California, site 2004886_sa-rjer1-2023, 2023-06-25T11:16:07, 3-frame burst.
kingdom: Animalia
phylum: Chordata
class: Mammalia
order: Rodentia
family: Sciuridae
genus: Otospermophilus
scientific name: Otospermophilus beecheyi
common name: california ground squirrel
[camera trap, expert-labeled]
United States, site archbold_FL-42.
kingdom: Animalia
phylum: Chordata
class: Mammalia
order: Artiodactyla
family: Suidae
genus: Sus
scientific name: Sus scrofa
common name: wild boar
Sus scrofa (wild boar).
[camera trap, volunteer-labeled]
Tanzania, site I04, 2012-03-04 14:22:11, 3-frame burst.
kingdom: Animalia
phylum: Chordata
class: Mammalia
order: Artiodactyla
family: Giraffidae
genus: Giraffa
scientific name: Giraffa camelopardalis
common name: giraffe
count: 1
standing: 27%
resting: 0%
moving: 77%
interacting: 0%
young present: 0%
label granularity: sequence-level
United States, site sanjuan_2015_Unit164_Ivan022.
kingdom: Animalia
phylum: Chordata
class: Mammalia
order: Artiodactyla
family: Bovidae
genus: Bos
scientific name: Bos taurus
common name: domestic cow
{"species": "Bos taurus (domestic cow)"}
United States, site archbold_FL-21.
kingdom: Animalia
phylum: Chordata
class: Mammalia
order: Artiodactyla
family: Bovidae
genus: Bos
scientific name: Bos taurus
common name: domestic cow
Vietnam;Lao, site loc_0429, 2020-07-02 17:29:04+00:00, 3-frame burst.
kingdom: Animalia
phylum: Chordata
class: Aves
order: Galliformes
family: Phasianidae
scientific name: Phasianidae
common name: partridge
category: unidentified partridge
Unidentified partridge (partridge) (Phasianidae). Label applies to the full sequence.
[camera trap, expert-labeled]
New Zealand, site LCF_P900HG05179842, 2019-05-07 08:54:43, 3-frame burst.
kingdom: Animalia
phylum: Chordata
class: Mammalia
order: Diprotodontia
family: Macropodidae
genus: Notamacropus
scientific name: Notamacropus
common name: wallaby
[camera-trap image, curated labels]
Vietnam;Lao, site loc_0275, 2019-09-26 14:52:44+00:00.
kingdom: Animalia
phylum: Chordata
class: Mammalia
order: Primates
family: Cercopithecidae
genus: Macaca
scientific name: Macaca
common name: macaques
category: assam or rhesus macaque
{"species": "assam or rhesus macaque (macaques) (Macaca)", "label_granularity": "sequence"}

_ _ _ _

Task details: Copy all records verbatim.

Written response:
California, site 2004886_sa-rjer1-2023, 2023-06-25T11:16:07, 3-frame burst.
kingdom: Animalia
phylum: Chordata
class: Mammalia
order: Rodentia
family: Sciuridae
genus: Otospermophilus
scientific name: Otospermophilus beecheyi
common name: california ground squirrel
[camera trap, expert-labeled]
United States, site archbold_FL-42.
kingdom: Animalia
phylum: Chordata
class: Mammalia
order: Artiodactyla
family: Suidae
genus: Sus
scientific name: Sus scrofa
common name: wild boar
Sus scrofa (wild boar).
[camera trap, volunteer-labeled]
Tanzania, site I04, 2012-03-04 14:22:11, 3-frame burst.
kingdom: Animalia
phylum: Chordata
class: Mammalia
order: Artiodactyla
family: Giraffidae
genus: Giraffa
scientific name: Giraffa camelopardalis
common name: giraffe
count: 1
standing: 27%
resting: 0%
moving: 77%
interacting: 0%
young present: 0%
label granularity: sequence-level
United States, site sanjuan_2015_Unit164_Ivan022.
kingdom: Animalia
phylum: Chordata
class: Mammalia
order: Artiodactyla
family: Bovidae
genus: Bos
scientific name: Bos taurus
common name: domestic cow
{"species": "Bos taurus (domestic cow)"}
United States, site archbold_FL-21.
kingdom: Animalia
phylum: Chordata
class: Mammalia
order: Artiodactyla
family: Bovidae
genus: Bos
scientific name: Bos taurus
common name: domestic cow
Vietnam;Lao, site loc_0429, 2020-07-02 17:29:04+00:00, 3-frame burst.
kingdom: Animalia
phylum: Chordata
class: Aves
order: Galliformes
family: Phasianidae
scientific name: Phasianidae
common name: partridge
category: unidentified partridge
Unidentified partridge (partridge) (Phasianidae). Label applies to the full sequence.
[camera trap, expert-labeled]
New Zealand, site LCF_P900HG05179842, 2019-05-07 08:54:43, 3-frame burst.
kingdom: Animalia
phylum: Chordata
class: Mammalia
order: Diprotodontia
family: Macropodidae
genus: Notamacropus
scientific name: Notamacropus
common name: wallaby
[camera-trap image, curated labels]
Vietnam;Lao, site loc_0275, 2019-09-26 14:52:44+00:00.
kingdom: Animalia
phylum: Chordata
class: Mammalia
order: Primates
family: Cercopithecidae
genus: Macaca
scientific name: Macaca
common name: macaques
category: assam or rhesus macaque
{"species": "assam or rhesus macaque (macaques) (Macaca)", "label_granularity": "sequence"}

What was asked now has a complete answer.